[Dataset entries]

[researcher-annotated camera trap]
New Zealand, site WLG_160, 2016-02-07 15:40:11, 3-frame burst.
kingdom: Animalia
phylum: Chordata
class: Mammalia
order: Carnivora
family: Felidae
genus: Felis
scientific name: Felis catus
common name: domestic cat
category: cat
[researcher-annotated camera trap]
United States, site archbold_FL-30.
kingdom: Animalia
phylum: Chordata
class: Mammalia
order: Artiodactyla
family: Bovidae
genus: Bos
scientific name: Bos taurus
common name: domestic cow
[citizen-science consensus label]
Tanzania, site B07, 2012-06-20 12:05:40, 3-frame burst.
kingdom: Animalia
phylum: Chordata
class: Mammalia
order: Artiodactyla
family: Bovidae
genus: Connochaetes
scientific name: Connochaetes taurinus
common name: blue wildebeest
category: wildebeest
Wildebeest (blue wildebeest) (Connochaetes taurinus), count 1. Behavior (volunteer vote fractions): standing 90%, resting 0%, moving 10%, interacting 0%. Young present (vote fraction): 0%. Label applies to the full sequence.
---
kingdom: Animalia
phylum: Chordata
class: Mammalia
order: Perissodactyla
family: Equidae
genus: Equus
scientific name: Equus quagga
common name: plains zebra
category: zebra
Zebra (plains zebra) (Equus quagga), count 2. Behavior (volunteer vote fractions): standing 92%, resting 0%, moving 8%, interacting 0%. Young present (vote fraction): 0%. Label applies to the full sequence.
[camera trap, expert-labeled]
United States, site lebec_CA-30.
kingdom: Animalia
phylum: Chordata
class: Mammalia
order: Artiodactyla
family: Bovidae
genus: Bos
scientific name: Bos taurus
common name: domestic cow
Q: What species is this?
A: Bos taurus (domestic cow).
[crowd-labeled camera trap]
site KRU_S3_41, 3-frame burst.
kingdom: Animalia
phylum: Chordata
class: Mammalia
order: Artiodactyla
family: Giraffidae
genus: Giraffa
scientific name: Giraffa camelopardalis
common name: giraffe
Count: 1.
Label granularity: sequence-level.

-- Assignment --
Each record above is to be reproduced exactly, in full.

-- Solution --
[researcher-annotated camera trap]
New Zealand, site WLG_160, 2016-02-07 15:40:11, 3-frame burst.
kingdom: Animalia
phylum: Chordata
class: Mammalia
order: Carnivora
family: Felidae
genus: Felis
scientific name: Felis catus
common name: domestic cat
category: cat
[researcher-annotated camera trap]
United States, site archbold_FL-30.
kingdom: Animalia
phylum: Chordata
class: Mammalia
order: Artiodactyla
family: Bovidae
genus: Bos
scientific name: Bos taurus
common name: domestic cow
[citizen-science consensus label]
Tanzania, site B07, 2012-06-20 12:05:40, 3-frame burst.
kingdom: Animalia
phylum: Chordata
class: Mammalia
order: Artiodactyla
family: Bovidae
genus: Connochaetes
scientific name: Connochaetes taurinus
common name: blue wildebeest
category: wildebeest
Wildebeest (blue wildebeest) (Connochaetes taurinus), count 1. Behavior (volunteer vote fractions): standing 90%, resting 0%, moving 10%, interacting 0%. Young present (vote fraction): 0%. Label applies to the full sequence.
---
kingdom: Animalia
phylum: Chordata
class: Mammalia
order: Perissodactyla
family: Equidae
genus: Equus
scientific name: Equus quagga
common name: plains zebra
category: zebra
Zebra (plains zebra) (Equus quagga), count 2. Behavior (volunteer vote fractions): standing 92%, resting 0%, moving 8%, interacting 0%. Young present (vote fraction): 0%. Label applies to the full sequence.
[camera trap, expert-labeled]
United States, site lebec_CA-30.
kingdom: Animalia
phylum: Chordata
class: Mammalia
order: Artiodactyla
family: Bovidae
genus: Bos
scientific name: Bos taurus
common name: domestic cow
Q: What species is this?
A: Bos taurus (domestic cow).
[crowd-labeled camera trap]
site KRU_S3_41, 3-frame burst.
kingdom: Animalia
phylum: Chordata
class: Mammalia
order: Artiodactyla
family: Giraffidae
genus: Giraffa
scientific name: Giraffa camelopardalis
common name: giraffe
Count: 1.
Label granularity: sequence-level.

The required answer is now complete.